** Start DATA FOR PROCESSING **

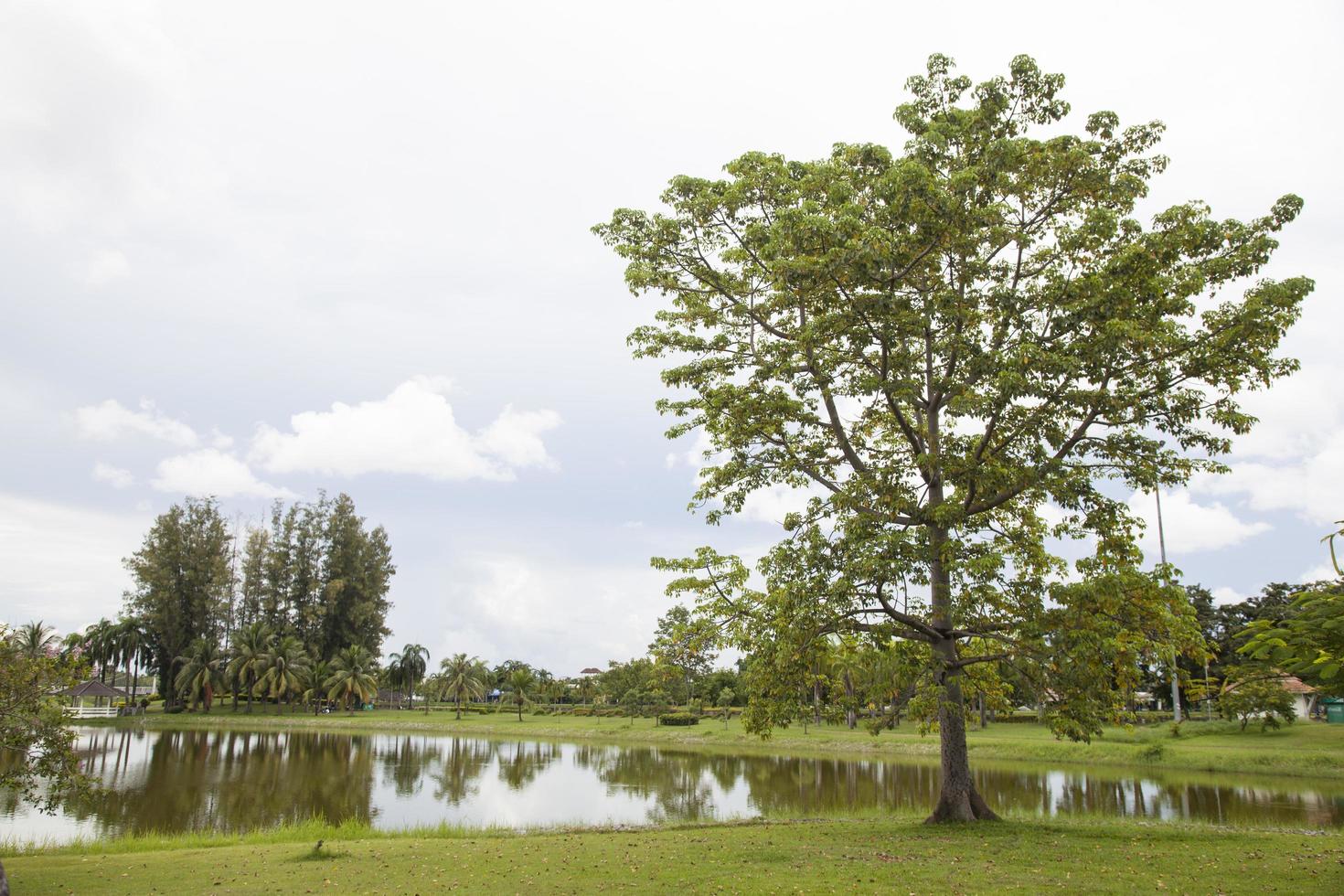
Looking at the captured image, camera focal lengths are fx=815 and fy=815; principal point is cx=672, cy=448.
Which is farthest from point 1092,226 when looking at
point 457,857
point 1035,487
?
point 457,857

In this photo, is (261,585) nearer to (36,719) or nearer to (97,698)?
(97,698)

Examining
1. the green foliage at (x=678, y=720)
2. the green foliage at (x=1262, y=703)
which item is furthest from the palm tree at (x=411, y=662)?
the green foliage at (x=1262, y=703)

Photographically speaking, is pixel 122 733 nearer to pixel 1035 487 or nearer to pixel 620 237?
pixel 620 237

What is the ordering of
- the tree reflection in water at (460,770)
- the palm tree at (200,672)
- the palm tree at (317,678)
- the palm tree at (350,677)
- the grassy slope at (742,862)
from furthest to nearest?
1. the palm tree at (350,677)
2. the palm tree at (317,678)
3. the palm tree at (200,672)
4. the tree reflection in water at (460,770)
5. the grassy slope at (742,862)

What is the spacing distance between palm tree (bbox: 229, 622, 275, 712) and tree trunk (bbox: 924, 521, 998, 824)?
71169 millimetres

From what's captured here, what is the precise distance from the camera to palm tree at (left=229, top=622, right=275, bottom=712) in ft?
237

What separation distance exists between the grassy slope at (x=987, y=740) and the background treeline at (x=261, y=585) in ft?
26.7

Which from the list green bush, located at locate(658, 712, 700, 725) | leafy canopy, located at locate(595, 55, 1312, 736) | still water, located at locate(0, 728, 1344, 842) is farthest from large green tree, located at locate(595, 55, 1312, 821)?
green bush, located at locate(658, 712, 700, 725)

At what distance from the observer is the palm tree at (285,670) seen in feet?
237

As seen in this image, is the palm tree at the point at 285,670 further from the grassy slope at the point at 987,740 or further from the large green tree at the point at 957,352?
the large green tree at the point at 957,352

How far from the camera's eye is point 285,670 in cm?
7288

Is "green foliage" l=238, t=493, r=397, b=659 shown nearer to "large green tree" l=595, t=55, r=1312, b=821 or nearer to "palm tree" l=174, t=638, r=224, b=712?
"palm tree" l=174, t=638, r=224, b=712

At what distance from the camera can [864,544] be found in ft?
46.6

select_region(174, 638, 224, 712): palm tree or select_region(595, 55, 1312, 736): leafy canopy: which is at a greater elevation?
select_region(595, 55, 1312, 736): leafy canopy
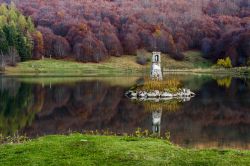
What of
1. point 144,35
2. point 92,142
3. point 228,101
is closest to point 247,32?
point 144,35

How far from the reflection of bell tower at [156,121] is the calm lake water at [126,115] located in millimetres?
300

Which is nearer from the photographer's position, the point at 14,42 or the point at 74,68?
the point at 74,68

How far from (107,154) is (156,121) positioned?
23.3 meters

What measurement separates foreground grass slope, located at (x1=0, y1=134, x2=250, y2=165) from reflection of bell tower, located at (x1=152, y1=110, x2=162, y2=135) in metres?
14.9

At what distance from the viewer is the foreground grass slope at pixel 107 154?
60.9 feet

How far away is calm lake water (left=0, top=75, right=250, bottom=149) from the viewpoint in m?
36.8

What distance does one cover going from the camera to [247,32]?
174m

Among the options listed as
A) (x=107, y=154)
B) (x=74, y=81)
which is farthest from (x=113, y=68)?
(x=107, y=154)

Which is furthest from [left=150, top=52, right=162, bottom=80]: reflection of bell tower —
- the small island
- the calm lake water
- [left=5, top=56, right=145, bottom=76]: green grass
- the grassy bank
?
[left=5, top=56, right=145, bottom=76]: green grass

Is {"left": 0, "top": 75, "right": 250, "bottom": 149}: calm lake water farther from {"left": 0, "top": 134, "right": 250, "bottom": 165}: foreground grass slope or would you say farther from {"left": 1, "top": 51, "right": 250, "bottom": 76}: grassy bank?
{"left": 1, "top": 51, "right": 250, "bottom": 76}: grassy bank

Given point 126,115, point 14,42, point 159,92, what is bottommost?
point 126,115

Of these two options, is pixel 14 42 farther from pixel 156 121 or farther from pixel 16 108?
pixel 156 121

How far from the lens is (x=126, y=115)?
47781 millimetres

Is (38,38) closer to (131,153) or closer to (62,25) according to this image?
(62,25)
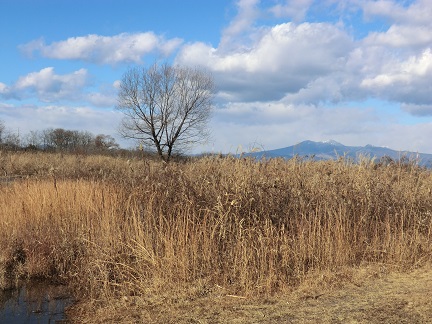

** End DATA FOR PROCESSING **

■ TASK REQUIREMENTS:
Render every line of the rows above as a JSON list of strings with one string per line. Skip blank lines and leave the pictures out.

■ ANSWER IN FULL:
[
  "Looking at the captured image, camera focal lengths are fx=815 and fy=815; principal point is cx=672, cy=448.",
  "Which is farthest from point 1092,226 when looking at",
  "point 457,857",
  "point 1035,487",
  "?",
  "point 457,857",
  "In this photo, is (261,585) nearer to (36,719) or nearer to (97,698)?",
  "(97,698)",
  "Examining",
  "1. the green foliage at (x=678, y=720)",
  "2. the green foliage at (x=1262, y=703)",
  "which item is furthest from the palm tree at (x=411, y=662)?",
  "the green foliage at (x=1262, y=703)",
  "Photographically speaking, is pixel 122 733 nearer to pixel 1035 487 or nearer to pixel 620 237?",
  "pixel 620 237",
  "What is the ordering of",
  "- the tree reflection in water at (460,770)",
  "- the palm tree at (200,672)",
  "- the palm tree at (317,678)",
  "- the palm tree at (350,677)",
  "- the grassy slope at (742,862)",
  "from furthest to nearest?",
  "1. the palm tree at (350,677)",
  "2. the palm tree at (317,678)",
  "3. the palm tree at (200,672)",
  "4. the tree reflection in water at (460,770)",
  "5. the grassy slope at (742,862)",
  "What is the spacing distance between palm tree (bbox: 229, 622, 275, 712) and tree trunk (bbox: 924, 521, 998, 824)?",
  "71169 millimetres",
  "From what's captured here, what is the precise distance from the camera to palm tree at (left=229, top=622, right=275, bottom=712) in ft?",
  "237",
  "What separation distance exists between the grassy slope at (x=987, y=740) and the background treeline at (x=261, y=585) in ft?",
  "26.7",
  "Which from the list green bush, located at locate(658, 712, 700, 725) | leafy canopy, located at locate(595, 55, 1312, 736) | still water, located at locate(0, 728, 1344, 842) is farthest from large green tree, located at locate(595, 55, 1312, 821)?",
  "green bush, located at locate(658, 712, 700, 725)",
  "At what distance from the observer is the palm tree at (285,670) seen in feet?",
  "237",
  "As seen in this image, is the palm tree at the point at 285,670 further from the grassy slope at the point at 987,740 or further from the large green tree at the point at 957,352?",
  "the large green tree at the point at 957,352",
  "How far from the camera's eye is point 285,670 in cm?",
  "7288",
  "Is \"green foliage\" l=238, t=493, r=397, b=659 shown nearer to \"large green tree\" l=595, t=55, r=1312, b=821 or nearer to \"palm tree\" l=174, t=638, r=224, b=712?",
  "\"palm tree\" l=174, t=638, r=224, b=712",
  "At what distance from the camera can [864,544] be found in ft?",
  "46.6",
  "select_region(174, 638, 224, 712): palm tree or select_region(595, 55, 1312, 736): leafy canopy: which is at a greater elevation?",
  "select_region(595, 55, 1312, 736): leafy canopy",
  "What of",
  "1. point 144,35",
  "2. point 92,142",
  "3. point 228,101",
  "is closest to point 247,32?",
  "point 144,35",
  "How far from the reflection of bell tower at [156,121] is the calm lake water at [126,115] located in millimetres?",
  "300",
  "Which is nearer from the photographer's position, the point at 14,42 or the point at 74,68?",
  "the point at 74,68",
  "How far from (107,154) is (156,121) positioned?",
  "23.3 meters",
  "What measurement separates foreground grass slope, located at (x1=0, y1=134, x2=250, y2=165) from reflection of bell tower, located at (x1=152, y1=110, x2=162, y2=135) in metres?",
  "14.9",
  "At what distance from the viewer is the foreground grass slope at pixel 107 154?",
  "60.9 feet",
  "How far away is calm lake water (left=0, top=75, right=250, bottom=149) from the viewpoint in m?",
  "36.8",
  "What distance does one cover going from the camera to [247,32]?",
  "174m",
  "Among the options listed as",
  "A) (x=107, y=154)",
  "B) (x=74, y=81)",
  "which is farthest from (x=113, y=68)?",
  "(x=107, y=154)",
  "Which is furthest from [left=150, top=52, right=162, bottom=80]: reflection of bell tower —",
  "- the small island",
  "- the calm lake water",
  "- [left=5, top=56, right=145, bottom=76]: green grass",
  "- the grassy bank",
  "?",
  "[left=5, top=56, right=145, bottom=76]: green grass",
  "Is {\"left\": 0, \"top\": 75, \"right\": 250, \"bottom\": 149}: calm lake water farther from {\"left\": 0, \"top\": 134, \"right\": 250, \"bottom\": 165}: foreground grass slope or would you say farther from {\"left\": 1, \"top\": 51, \"right\": 250, \"bottom\": 76}: grassy bank?",
  "{\"left\": 1, \"top\": 51, \"right\": 250, \"bottom\": 76}: grassy bank",
  "Given point 126,115, point 14,42, point 159,92, what is bottommost?",
  "point 126,115",
  "Of these two options, is pixel 14 42 farther from pixel 156 121 or farther from pixel 16 108?",
  "pixel 156 121",
  "How far from the lens is (x=126, y=115)?",
  "47781 millimetres",
  "Is (38,38) closer to (131,153) or closer to (62,25) according to this image?",
  "(62,25)"
]